Great War is an album of droning, anthemic songs, almost sidelining the sounds of deathrock and hardcore that were favored on earlier projects like Death Church or Cacophony. The album is conceived through the war poetry of Wilfred Owen, a British soldier that was killed in action and gained most of his renown as a poet posthumously. Owen’s poetry is a devastatingly bleak look into the black heart of the first world war, highlighted here most poignantly on Peni’s “Anthem for Doomed Youth.” The literature works well with the band’s sound, even if it is a little dated and strange to relate to at this point. 

There are a few stark differences between Great War and the sound on the band’s last EP release, No More Pain. Nick Blinko’s voice is one of the most immediately recognizable changes, and while this is also noticeable on No More Pain, it isn’t as apparently restricting as it is on Great War.
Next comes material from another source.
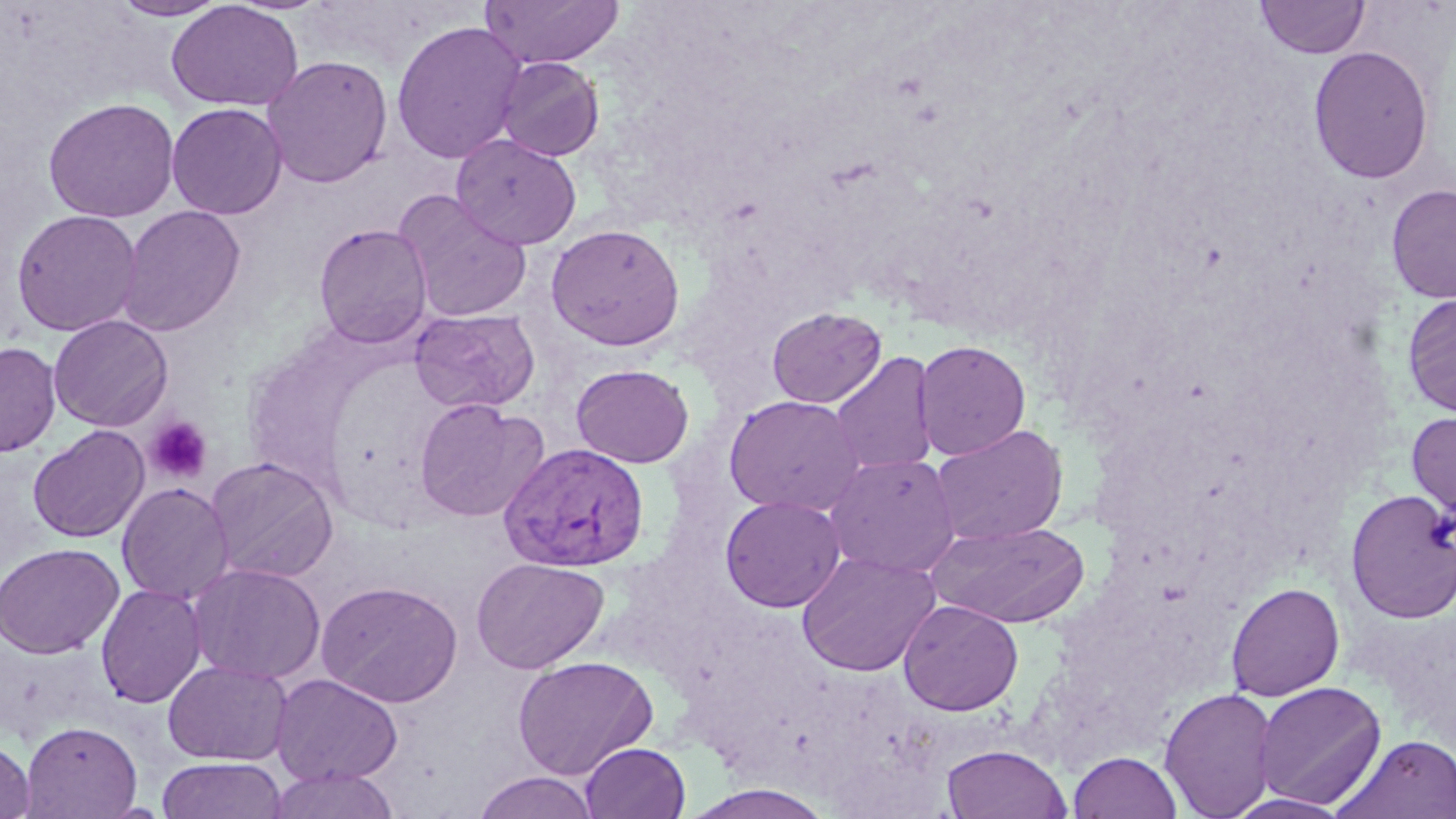
Approximate bounding boxes as (x1,y1)-(x2,y2) corner pairs in pixels. Plasmodium vivax-infected red blood cell locations: (499,442)-(651,572). Platelet locations: (145,416)-(213,484). Uninfected red blood cell locations: (479,0)-(624,69), (1255,0)-(1371,60), (110,1)-(228,21), (165,1)-(303,111), (391,20)-(527,165), (1308,46)-(1434,184), (261,55)-(393,188), (494,57)-(605,162), (43,97)-(180,223), (166,103)-(287,220), (451,134)-(582,249), (1386,183)-(1455,304), (394,190)-(533,322), (117,205)-(246,337), (11,209)-(142,337), (314,223)-(433,349), (545,224)-(685,351), (1402,293)-(1456,417), (409,307)-(540,414), (767,307)-(887,408), (49,315)-(173,432), (913,340)-(1031,461), (0,341)-(61,457), (829,351)-(938,476), (571,364)-(694,468), (723,395)-(866,517), (413,398)-(548,522), (1406,410)-(1456,522), (27,424)-(150,543), (930,424)-(1068,546), (825,452)-(960,577), (205,456)-(339,584), (117,483)-(235,605), (1347,488)-(1456,624), (720,495)-(846,612), (926,520)-(1091,628), (0,543)-(123,659), (796,551)-(941,676), (471,557)-(609,673), (188,563)-(326,685), (317,580)-(463,708), (1226,581)-(1345,701), (96,584)-(207,709), (898,599)-(1023,716), (512,656)-(659,780), (163,660)-(292,765), (270,673)-(403,787), (1253,681)-(1387,810), (1159,687)-(1278,818), (21,720)-(142,818), (1333,734)-(1456,819), (0,738)-(35,818), (580,742)-(691,819), (941,743)-(1071,819), (1068,751)-(1182,819), (157,758)-(287,818), (266,767)-(401,819), (471,771)-(601,818), (682,784)-(839,819), (1223,793)-(1355,818). Slide-level diagnosis: Plasmodium vivax. Thin blood film. May-Grünwald-Giemsa stain. Image is 1456×819 pixels. One field of a larger specimen. 1000x magnification. Light microscopy.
The band’s songwriting has also changed. There is a shift towards simplicity either as an unintended effect of rust or for stylistic purposes. Regardless of the reason, Great War has the dreary tendency to follow along with just one or two musical ideas for the duration of each track. This sees the band inhabit a sort of droning quality that is probably unfamiliar to fans used to the manic tempo changes and caustic vocals that Blinko and band used to roll out. Sure, times are different, music changes—but even then, the guitar mix could have done with less mud from the low-end. 

Nick Blinko’s chaotic artwork makes another welcome appearance as the cover of Great War. I’ve secretly always preferred Blinko’s visual art to the band’s music and, though this cover is one of his less-intense works, it still evokes that stitched-together sense of dread-reality that is endemic in his art. The pen-drawn piece features the jagged lines of the war witch, the inhuman slash that is the son of thunder, and a ragged motorcycle that looks as if it’s been crafted from the bones out of a charnel house. Everything in the artwork is much more than itself. The figures are scored, slashed, abstracted, and webbed to create that chilling hyper-detail that is distinctive in Blinko’s nightmarish imagery.                                                                  

Great War certainly has its faults. Still, for many of us, it’s another addition to an otherwise sparse history of fabled and obscure musical releases. In a way, it’s a piece of an incomplete puzzle that fans have been musing on since the public reception of the band in the ‘80s—and for a more complete view of the chaos-fueled literary insanity that is Rudimentary Peni, Great War is a welcome addition.